What I’ve done since this original post, is to replace ALL 6 batteries with deep cell wet marine batteries. I changed the charger algorythm to the correct charge mode, and I still get the same thing. I load tested each battery and they’re all fine. I’m getting 2 red error blinks on the charger intermittently, but whether I get a charger error or not, I still get the same results.

Shows full charge then less than a mile or 2 later, red bar and turtle.
No error codes on the LCD.
I’ve been through all the main power breaker off, key on routines etc, none of it works.

Does anyone have a picture of the batteries hooked up so I can double check cable routing? Or a schematic. If someone does, I would like to know WHERE to test with multi meter for 72V. Everywhere I test I get 38.*v.

I checked continuity on all cables and they’re good.

I don’t know if my controller or charger is crapped out, but I’m suspecting it’s one of them.

It’s been a year now since I’ve been messing with this thing. If I had a reputable dealer that could service it nearby I would just bring it there. I’ve had it with this thing.
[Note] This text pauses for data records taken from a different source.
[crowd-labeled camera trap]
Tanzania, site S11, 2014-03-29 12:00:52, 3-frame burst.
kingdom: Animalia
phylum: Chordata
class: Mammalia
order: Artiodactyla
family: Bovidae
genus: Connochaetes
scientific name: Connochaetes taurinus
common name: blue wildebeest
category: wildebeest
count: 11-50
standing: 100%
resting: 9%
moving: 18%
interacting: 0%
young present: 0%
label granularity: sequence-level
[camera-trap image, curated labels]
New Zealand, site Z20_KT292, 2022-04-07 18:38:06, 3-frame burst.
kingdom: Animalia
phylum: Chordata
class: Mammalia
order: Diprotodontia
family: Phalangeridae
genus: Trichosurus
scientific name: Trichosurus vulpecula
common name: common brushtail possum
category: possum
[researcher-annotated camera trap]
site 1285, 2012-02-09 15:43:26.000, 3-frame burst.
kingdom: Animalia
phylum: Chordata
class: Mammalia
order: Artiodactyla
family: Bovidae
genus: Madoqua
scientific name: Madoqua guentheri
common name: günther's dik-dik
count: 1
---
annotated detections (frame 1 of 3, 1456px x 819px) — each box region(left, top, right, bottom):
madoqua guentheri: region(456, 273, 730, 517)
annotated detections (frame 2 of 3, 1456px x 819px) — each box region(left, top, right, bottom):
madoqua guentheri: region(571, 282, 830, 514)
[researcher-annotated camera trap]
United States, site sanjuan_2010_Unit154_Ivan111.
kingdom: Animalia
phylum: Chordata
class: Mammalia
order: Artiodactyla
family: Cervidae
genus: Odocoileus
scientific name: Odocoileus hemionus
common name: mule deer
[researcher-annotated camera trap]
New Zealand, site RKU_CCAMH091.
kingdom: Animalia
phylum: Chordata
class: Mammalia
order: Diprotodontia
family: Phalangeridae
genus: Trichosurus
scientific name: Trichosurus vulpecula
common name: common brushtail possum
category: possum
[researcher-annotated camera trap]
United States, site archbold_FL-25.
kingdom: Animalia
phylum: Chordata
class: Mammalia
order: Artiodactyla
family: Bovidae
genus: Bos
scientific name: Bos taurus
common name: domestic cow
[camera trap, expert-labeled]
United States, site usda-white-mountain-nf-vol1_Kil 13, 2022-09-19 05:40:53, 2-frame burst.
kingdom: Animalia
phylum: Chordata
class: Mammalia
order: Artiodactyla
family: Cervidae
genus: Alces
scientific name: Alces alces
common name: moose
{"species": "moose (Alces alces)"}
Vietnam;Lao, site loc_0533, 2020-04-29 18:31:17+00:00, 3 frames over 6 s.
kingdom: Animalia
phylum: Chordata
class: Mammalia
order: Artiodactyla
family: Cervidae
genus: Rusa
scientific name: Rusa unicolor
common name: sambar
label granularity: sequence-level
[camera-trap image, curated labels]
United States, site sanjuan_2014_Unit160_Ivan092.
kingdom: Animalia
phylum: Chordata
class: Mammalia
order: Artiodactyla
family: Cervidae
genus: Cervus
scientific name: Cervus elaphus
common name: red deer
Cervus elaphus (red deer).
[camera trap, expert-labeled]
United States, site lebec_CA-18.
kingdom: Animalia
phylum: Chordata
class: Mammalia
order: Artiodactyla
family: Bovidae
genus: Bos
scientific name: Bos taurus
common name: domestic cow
You should be able to measure the entire pack voltage under the dash near the fuse block. In my car, there are two heavy gauge wires; one is the plus side and the other negative. I can measure the voltage across those wires and it should be 72v plus or minus when the charger is not plugged in. When the charger is plugged it, it measures a few volts higher than that. If it’s something substantially other than that, something is amiss. 38v is way too low of a reading.

If you have a battery in the string backwards, that would subtract the battery voltage from the pack and cause a low voltage reading. All the batteries should be wired in series with the plus side of one battery connecting to the minus side of the next. I’ve seen a wiring “picture” showing a rough schematic of how the batteries are wire and positioned. It is posted somewhere on this website.